Photos: 2022 Asia Arts Game Changer Awards in New York
Asia Society celebrated four pioneering Asian American artists at the 10th Asia Art Game Changer Awards Gala, held at Asia Society’s Park Avenue headquarters in New York City on May 22, 2022.
David Henry Hwang, Y.Z. Kami, Min Jin Lee, and Sarah Sze were honored for their artistic vision and achievement at the gala event, which drew artists and art enthusiasts, collectors, gallerists, and dignitaries from around the world.
Held during Asia Pacific American Heritage Month, the event was for Asia Society Museum “an opportunity to recognize and honor some of the most influential artists and art leaders from across the art world at a time when their voices have become a vital reminder of our shared humanity,” as noted by Museum Director and Vice President for Global Artistic Programs Michelle Yun Mapplethorpe in her welcoming remarks.
The evening began with a festive cocktail reception, generously sponsored by Remy Martin, in Asia Society’s Garden Court. Among those in attendance was celebrated chef Vikas Khanna, honored by Asia Society as an Asia Game Changer in 2020, who composed the dinner menu as well as elements of the reception.
Guests were then escorted to the auditorium where they were treated to a special performance of excerpts from An American Soldier (2014, 2018) and The Rift (2022), written by David Henry Hwang with music by composer Huang Ruo, who was in attendance that evening. The excerpts were performed by Rod Gilfry—appearing courtesy of the Metropolitan Opera—tenor Yi Li, and soprano Karen Vuong, with Stephen Buck on piano.
Guests then proceeded to the Asia Society’s penthouse and banquet suite for the dinner and awards ceremony. Asia Society Board of Trustees Vice Chair Betsy Z. Cohen introduced and presented the first award to David Henry Hwang. She cited his long history with the organization, recalling his first time on Asia Society’s stage with then President Robert Oxnam, in 1988. Hwang shared reflections from that event and as well as other appearances over the years. “Asia Society’s work is more important now than ever,” he said, adding: “We’ve seen [the] resurgence of anti AAPI hate, that the importance of representation and visibility is more powerful now than ever….when we are invisible, it's easier to stereotype us, to hate us, to attack us and even to kill us. And so, invisibility is death and visibility is life….I want to thank Asia Society over its history for giving us life.”

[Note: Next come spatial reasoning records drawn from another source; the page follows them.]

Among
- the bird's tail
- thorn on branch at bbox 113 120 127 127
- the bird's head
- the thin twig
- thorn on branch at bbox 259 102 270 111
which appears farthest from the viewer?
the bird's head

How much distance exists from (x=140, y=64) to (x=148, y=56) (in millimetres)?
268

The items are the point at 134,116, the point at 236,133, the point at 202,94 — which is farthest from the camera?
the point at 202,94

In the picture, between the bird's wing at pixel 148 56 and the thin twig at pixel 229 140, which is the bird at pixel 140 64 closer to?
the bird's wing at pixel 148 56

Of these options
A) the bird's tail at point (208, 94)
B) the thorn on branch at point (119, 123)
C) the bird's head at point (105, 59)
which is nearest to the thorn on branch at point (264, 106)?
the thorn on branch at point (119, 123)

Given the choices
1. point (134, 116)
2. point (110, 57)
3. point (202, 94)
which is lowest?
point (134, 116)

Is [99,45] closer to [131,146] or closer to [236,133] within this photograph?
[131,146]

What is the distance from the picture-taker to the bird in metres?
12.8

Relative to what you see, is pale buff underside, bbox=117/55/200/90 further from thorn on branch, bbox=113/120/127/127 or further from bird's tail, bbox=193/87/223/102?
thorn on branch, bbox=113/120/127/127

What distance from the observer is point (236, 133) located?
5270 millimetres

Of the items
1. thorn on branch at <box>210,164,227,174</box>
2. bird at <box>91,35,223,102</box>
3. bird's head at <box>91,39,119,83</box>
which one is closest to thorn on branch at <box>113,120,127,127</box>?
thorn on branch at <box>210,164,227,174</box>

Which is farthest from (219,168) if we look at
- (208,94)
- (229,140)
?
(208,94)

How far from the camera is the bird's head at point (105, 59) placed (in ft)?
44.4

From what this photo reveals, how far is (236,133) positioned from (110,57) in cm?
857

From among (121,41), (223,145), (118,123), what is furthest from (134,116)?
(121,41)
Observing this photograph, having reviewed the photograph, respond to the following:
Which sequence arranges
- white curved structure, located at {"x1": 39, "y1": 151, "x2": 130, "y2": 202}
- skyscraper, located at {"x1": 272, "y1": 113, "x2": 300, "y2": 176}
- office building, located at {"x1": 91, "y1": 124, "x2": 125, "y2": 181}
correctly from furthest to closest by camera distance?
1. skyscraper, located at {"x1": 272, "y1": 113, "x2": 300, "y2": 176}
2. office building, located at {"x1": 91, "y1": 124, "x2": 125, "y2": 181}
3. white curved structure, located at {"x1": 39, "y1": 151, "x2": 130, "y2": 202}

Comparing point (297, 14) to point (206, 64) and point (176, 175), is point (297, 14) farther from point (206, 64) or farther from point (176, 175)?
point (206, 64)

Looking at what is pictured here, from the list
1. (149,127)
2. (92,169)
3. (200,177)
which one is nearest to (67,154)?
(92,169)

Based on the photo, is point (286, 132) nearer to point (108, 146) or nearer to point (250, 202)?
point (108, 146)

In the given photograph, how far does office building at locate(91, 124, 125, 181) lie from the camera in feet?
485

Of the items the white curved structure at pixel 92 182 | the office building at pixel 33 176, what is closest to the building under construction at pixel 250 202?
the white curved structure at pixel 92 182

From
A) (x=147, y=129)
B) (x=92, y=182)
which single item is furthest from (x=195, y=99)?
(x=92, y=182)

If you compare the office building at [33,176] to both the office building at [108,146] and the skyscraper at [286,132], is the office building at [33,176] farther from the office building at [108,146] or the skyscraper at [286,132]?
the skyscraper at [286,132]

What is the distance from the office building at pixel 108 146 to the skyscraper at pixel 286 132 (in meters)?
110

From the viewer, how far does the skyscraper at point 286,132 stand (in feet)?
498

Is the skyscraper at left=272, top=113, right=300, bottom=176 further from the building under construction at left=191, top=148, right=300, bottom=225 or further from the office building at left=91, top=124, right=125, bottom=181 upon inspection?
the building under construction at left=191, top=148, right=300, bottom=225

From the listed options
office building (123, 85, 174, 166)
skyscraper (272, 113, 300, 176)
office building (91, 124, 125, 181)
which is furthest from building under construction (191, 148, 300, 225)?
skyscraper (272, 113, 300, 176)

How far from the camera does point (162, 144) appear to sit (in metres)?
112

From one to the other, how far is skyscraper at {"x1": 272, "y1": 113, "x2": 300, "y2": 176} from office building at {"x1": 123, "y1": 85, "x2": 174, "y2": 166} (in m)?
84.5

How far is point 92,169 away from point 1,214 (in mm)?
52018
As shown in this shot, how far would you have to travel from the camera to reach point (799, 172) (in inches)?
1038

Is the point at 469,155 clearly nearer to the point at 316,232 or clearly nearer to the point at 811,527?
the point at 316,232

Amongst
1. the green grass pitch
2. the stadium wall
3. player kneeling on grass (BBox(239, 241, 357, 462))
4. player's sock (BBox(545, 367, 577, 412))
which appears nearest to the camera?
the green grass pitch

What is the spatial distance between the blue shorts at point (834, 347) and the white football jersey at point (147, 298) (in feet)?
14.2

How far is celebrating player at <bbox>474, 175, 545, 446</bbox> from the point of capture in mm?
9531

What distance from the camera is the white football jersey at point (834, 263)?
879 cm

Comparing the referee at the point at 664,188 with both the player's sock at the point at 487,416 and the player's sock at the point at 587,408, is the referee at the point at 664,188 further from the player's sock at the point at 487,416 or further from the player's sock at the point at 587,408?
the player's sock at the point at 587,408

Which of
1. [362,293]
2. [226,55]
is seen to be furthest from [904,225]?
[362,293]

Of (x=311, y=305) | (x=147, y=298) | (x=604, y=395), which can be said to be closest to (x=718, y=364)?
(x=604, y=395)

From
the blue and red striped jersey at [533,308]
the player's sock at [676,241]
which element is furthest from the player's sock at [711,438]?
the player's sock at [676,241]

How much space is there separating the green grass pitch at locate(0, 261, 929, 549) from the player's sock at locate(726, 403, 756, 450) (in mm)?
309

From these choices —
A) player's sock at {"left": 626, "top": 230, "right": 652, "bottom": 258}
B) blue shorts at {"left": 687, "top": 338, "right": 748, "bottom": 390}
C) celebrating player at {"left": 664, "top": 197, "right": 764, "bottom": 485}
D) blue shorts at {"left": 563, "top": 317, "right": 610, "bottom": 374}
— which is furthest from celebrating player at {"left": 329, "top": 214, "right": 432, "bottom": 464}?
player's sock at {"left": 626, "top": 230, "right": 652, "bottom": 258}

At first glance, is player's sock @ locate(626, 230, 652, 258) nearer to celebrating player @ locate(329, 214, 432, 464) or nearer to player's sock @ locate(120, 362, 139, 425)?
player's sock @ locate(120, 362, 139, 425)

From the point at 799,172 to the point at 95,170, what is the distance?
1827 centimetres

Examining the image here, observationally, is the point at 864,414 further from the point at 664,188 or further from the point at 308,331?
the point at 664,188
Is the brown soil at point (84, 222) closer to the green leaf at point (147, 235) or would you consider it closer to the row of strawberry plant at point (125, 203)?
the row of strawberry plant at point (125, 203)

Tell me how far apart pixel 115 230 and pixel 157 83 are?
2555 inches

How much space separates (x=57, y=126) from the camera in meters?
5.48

The distinguished artist, critic, and curator Robert Storr presented the award to a representative for Y.Z. Kami, praising Kami as “a remarkable painter and a remarkable man.” He cited the importance of diversity in the art world, noting “We are in a room full of people who can make the future. And we can make the future that resembles the present, as opposed to the past.”
Sharing some of her own and her family’s experiences as Korean immigrants was Min Jin Lee, who was introduced by Ambassador Byung Hwa Chung, Consul General of the Republic of Korea. The consul general praised Lee’s novels and essays as “eloquent and moving testaments to the Asian American experience, particularly the stories of Korean immigrants in the United States.” The author reflected on her experiences coming to the United States as a child in the mid-1970s, and of her family’s struggles, and of her own efforts to develop and build empathy through her craft. “Refugees are not an abstraction to me. I am the child of a refugee. And I'm here tonight, because I was graciously allowed to have sufficient peace to read and write books.” Noting the power of the artist and the art of telling stories, she added: “Through literature, we cross borders and become united with the selves that we did not know we could be, and we are reunited with the selves we have lost.”
In her introduction of Sarah Sze, Asia Society Board of Trustees Vice Chair Lulu C. Wang reflected on their common Chinese heritage. “Her story is like that of many of us, and even of myself… Her father came to America at the age of four, [from Shanghai], fleeing the revolution in China. And coincidentally, I was also four when I fled Shanghai in the wake of the revolution.” President Emeritus Vishakha N. Desai spoke of Sze’s unique talent as an artist: “It's the ideas and imagination that you embody. It's in the smallest of detail with the biggest, most capacious idea that you actually project.”
In accepting the award, Sze thanked Asia Society “for the creative space they've given me for many years,” citing her creation of a site-specific commission as part of the museum’s 2001 expansion, and during her 2011 solo exhibition, her exploration of a long-hidden window onto Park Avenue enabling an installation to extend onto the street. “But the most important space [Asia Society] gave me was beyond the realm of the physical space; they gave me the space of true freedom in which to create.”
Sze also spoke of her family’s experiences as newly arrived immigrants, recounting how her great grandmother held her four-year-old father’s hand “as they were greeted with rocks, cans, and derogative Japanese slurs. Ironically, they were mistaken for the wartime enemy that they had just fled, only to discover a different kind of enemy.” She expressed gratitude to her mother and father's generation who “worked hard to create a new kind of space for my generation. And I'm ever grateful to the huge space of permission, artistic freedom and creative encouragement that they created for me….I accept this award with the hope that my generation may create even more space for [the next].”